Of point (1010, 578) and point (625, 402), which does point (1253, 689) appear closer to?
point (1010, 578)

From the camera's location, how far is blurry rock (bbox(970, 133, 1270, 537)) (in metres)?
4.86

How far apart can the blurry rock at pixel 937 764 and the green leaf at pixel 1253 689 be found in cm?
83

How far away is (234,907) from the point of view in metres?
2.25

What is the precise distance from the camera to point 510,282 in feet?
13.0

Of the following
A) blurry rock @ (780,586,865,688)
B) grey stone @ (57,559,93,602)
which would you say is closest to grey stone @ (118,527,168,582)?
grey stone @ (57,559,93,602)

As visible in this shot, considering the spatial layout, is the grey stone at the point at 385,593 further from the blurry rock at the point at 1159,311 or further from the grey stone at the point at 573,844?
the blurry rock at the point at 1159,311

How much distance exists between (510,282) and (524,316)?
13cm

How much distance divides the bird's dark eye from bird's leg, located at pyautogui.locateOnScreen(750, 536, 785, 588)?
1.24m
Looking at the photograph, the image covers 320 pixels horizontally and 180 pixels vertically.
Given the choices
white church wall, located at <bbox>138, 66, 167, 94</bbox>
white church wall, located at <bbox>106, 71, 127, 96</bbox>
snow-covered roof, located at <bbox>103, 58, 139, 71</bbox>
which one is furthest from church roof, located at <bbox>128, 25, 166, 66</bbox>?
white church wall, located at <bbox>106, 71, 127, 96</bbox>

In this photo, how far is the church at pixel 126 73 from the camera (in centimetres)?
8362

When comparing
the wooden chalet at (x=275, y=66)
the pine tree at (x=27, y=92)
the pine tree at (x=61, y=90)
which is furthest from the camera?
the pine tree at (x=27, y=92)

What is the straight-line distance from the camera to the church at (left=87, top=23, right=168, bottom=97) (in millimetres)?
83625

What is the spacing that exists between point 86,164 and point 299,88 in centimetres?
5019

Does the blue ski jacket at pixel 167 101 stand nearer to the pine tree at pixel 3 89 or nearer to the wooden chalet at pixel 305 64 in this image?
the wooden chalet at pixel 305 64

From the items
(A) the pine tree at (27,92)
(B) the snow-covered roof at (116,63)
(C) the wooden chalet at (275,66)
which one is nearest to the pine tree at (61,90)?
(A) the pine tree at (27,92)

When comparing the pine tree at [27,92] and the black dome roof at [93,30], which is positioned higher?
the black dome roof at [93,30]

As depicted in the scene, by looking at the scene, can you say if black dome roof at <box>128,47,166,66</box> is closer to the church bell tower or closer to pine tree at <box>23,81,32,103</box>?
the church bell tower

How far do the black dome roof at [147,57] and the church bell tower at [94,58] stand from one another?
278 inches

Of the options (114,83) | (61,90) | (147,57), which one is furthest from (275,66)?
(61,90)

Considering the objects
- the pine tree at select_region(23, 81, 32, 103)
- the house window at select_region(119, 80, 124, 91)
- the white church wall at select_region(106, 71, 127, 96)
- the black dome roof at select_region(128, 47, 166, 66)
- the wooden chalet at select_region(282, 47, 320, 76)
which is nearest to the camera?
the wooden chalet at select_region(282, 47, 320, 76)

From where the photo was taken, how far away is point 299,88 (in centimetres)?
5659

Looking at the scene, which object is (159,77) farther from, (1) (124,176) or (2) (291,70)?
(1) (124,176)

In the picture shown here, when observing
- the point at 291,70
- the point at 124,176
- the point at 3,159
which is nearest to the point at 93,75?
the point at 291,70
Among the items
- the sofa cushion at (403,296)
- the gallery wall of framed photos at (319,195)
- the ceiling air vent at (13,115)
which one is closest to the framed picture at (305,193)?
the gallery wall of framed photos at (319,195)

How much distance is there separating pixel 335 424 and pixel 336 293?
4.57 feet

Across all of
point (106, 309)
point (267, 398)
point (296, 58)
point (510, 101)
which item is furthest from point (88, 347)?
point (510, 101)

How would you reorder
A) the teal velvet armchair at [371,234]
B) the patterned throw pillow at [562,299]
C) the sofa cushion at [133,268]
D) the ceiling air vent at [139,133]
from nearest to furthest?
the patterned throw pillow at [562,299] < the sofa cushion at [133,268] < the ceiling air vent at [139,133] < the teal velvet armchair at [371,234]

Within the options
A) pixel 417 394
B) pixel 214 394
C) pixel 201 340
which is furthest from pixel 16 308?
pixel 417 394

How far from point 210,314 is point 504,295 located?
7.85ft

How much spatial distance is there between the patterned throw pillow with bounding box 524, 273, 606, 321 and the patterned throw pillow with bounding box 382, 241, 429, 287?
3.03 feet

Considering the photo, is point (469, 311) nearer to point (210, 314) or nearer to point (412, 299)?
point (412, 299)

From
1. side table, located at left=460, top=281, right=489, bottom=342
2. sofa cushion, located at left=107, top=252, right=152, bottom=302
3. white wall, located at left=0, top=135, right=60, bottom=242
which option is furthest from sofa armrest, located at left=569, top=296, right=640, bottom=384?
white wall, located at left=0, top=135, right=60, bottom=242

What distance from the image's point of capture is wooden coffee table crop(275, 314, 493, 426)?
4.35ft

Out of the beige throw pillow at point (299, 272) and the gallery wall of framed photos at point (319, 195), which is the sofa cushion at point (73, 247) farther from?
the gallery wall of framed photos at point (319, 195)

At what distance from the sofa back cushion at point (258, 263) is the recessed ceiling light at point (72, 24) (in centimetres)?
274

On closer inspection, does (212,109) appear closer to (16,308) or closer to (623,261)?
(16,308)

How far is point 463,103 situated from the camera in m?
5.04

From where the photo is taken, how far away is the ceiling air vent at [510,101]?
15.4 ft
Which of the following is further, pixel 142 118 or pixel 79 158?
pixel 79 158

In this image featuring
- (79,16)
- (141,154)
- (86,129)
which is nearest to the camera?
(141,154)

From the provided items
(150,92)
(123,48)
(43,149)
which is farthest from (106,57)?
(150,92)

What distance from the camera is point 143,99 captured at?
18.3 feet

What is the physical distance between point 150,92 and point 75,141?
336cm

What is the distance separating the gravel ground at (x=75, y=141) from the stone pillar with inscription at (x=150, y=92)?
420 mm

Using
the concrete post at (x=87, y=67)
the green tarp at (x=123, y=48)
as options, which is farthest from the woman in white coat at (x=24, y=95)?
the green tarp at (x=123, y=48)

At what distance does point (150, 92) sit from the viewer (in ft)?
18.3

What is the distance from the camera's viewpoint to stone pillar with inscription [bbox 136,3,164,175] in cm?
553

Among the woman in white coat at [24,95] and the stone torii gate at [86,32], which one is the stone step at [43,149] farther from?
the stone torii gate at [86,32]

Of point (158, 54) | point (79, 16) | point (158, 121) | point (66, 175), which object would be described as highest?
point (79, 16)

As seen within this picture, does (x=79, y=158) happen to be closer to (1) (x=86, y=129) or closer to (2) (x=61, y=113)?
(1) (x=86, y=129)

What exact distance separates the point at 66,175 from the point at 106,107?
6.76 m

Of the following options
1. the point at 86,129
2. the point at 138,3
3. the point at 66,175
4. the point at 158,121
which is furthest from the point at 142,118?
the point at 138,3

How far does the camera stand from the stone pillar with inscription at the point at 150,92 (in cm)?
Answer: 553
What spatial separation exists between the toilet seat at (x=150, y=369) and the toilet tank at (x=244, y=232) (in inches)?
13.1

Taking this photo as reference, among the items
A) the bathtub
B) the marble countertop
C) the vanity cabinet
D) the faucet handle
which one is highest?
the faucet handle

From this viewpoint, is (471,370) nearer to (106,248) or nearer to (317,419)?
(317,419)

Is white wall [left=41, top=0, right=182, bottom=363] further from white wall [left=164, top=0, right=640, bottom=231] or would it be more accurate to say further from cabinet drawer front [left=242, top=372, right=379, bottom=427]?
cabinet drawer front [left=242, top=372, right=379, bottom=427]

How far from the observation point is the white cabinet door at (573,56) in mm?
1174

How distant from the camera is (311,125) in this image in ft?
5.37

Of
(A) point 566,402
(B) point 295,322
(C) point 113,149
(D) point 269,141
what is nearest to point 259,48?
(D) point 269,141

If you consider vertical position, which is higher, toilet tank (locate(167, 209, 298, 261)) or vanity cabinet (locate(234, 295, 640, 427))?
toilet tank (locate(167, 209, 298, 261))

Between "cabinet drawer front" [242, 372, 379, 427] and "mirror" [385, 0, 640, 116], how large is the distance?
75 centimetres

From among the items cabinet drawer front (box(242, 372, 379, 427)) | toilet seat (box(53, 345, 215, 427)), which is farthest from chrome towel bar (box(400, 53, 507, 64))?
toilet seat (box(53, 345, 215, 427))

_Objective_.
Extract, verbatim, the lines from the one containing "What exact distance" through the last line of the listing above.

_Answer to the exercise_.
What exact distance separates the point at 66,175 from the point at 106,107?
6.76 m

Of the following options
1. the point at 86,129
2. the point at 138,3
3. the point at 66,175
4. the point at 158,121
which is furthest from the point at 142,118?
the point at 138,3

How far does the camera stand from the stone pillar with inscription at the point at 150,92 (in cm)?
Answer: 553
What spatial separation exists between the toilet seat at (x=150, y=369) and the toilet tank at (x=244, y=232) (in inches)?
13.1

Taking this photo as reference, among the items
A) the bathtub
B) the marble countertop
C) the vanity cabinet
D) the faucet handle
which one is highest?
the faucet handle

From this viewpoint, is (471,370) nearer to (106,248) or nearer to (317,419)?
(317,419)

Is white wall [left=41, top=0, right=182, bottom=363] further from white wall [left=164, top=0, right=640, bottom=231] or would it be more accurate to say further from cabinet drawer front [left=242, top=372, right=379, bottom=427]?
cabinet drawer front [left=242, top=372, right=379, bottom=427]

How far from the observation point is the white cabinet door at (573,56) in mm?
1174

How distant from the camera is (311,125) in this image in ft?
5.37

Of
(A) point 566,402
(B) point 295,322
(C) point 113,149
(D) point 269,141
what is nearest to point 259,48?
(D) point 269,141

If you consider vertical position, which is higher, toilet tank (locate(167, 209, 298, 261)) or vanity cabinet (locate(234, 295, 640, 427))?
toilet tank (locate(167, 209, 298, 261))

Between "cabinet drawer front" [242, 372, 379, 427] and "mirror" [385, 0, 640, 116], how large is the distance?
75 centimetres

From among the items cabinet drawer front (box(242, 372, 379, 427)) | toilet seat (box(53, 345, 215, 427)), which is farthest from chrome towel bar (box(400, 53, 507, 64))?
toilet seat (box(53, 345, 215, 427))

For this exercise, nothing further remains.